A partner in VC firm Andreesen Horrowitz confesses that his love affair with the tablet is over. People will stick to a desktop device the laptop and a pocket device, the phone (which will get slightly bigger).

Putting things in context of presentation design (leaving the consumer world aside for a minute):
  1. I think tablets are here to stay for managers that need to view documents, but do not make edits beyond small corrections
  2. Serious presentation design work will never work on a small touch screen (maybe a similar statement to that of IBM estimating the world market for computers). One, there is the physical constraint, but more importantly, I think you need that space, that big screen, that calmness, to think/focus and create beautiful presentations
  3. One thing that the tablet has done is change user interface design forever: I predict most new desktop software will slowly migrate to a tablet-like interface (simple, big buttons).
  4. I think we are likely to see another big innovation in laptop user interface design.
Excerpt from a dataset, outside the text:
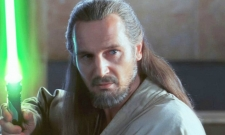 Liam Neeson Open To Playing Qui-Gon Jinn Again In Future Star Wars Movie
Either very large touch screens (still, the distance to the screen will be an issue for a workable user interface), or giant touch pads (maybe integrated with a keyboard) that allow us to scroll through information Minority Report-style.
  5. Document creation and design software is too complicated and a left-over of ideas from the 1980s. Enterprise documents can be much simpler/uniform while still being effective and distinctive (watch this space). So the innovation in enterprise computing/communication might be in software, not hardware.
This post will probably stay online forever, so we can check back in in 50 years from now to see what happened :-).